Il faut dire qu'il n'avait pas de problème d'argent.

On disait du vieil homme qu'il ne devait pas apprécier les autonomes, puisque ces derniers auraient fait le même travail pour six fois moins cher, mais pourtant sa générosité était parfaitement connue.

« Je le trouve un peu... ostensible, voyez-vous.

— Qu'entendez-vous par là ? attaqua le journaliste.

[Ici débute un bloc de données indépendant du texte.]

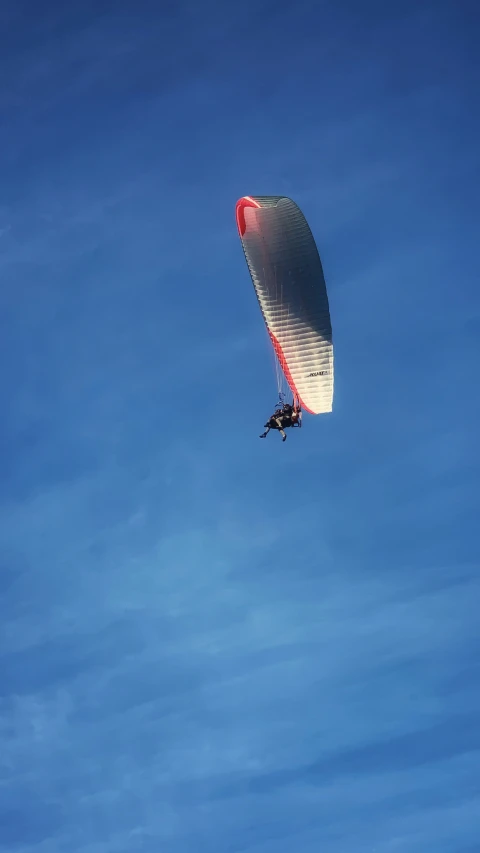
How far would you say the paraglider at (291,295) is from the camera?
93375 mm

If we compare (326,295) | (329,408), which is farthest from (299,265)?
(329,408)

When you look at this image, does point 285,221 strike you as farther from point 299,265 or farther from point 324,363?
point 324,363

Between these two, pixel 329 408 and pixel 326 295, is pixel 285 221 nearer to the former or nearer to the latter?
pixel 326 295

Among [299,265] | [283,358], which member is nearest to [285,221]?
[299,265]

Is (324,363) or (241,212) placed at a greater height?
(241,212)

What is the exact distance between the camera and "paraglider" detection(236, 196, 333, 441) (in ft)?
306

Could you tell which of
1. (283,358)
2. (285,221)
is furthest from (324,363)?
(285,221)

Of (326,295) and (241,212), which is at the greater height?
(241,212)

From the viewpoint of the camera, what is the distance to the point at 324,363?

— C'est comme si nous devions subir chaque jour la success story d'Albert Denrey. Un homme parti de rien, et qui réussit en écrivant des livres – par franchement des chefs d'œuvre littéraires, d'ailleurs, si vous voulez mon avis. Que seul un éditeur numérique inconnu avait accepté de publier, d'ailleurs, alors que trente ans plus tard il vient de monnayer pour des millions d'eurodollars les droits d'adaptation de Chrome au cinéma. Je le trouve ostensible, lorsqu'il se ramène pour faire la morale au monde entier, distribue son argent aux associations caritatives tel le Christ distribuant les pains, et va se retirer dans sa propriété. Ostensiblement, on le voit utiliser toujours la même voiture, remettre les mêmes costumes d'un jour sur l'autre, comme s'il se jouait du monde des paillettes et du succès, comme si insidieusement, il crachait du venin sur tous ceux qui ne font pas comme lui. Albert Denrey est un homme très désagréable, voyez-vous. Pas étonnant qu'on le voie si peu. Personne ne peut l'encadrer.

— Bien, numa Stevl... reparlons un peu de votre livre qui paraît aujourd'hui...

— Ah, oui, très bien. C'est une histoire assez complexe, voyez-vous, une ode au surréalisme et à la poésie. Alors, cela ne plaira pas sans doute à l'intelligentsia moderne, mais c'est un pamphlet contre l'hubris dont il est si facile de se parer, lorsque l'on dévale des marches de quelque tapis rouge, s'imaginant que l'on a compris quelque chose de plus que les autres... un peu comme ce cher monsieur Denrey, d'ailleurs, mais n'en parlons plus.

— Vous avez dû réfléchir assez longtemps, si je ne me trompe pas...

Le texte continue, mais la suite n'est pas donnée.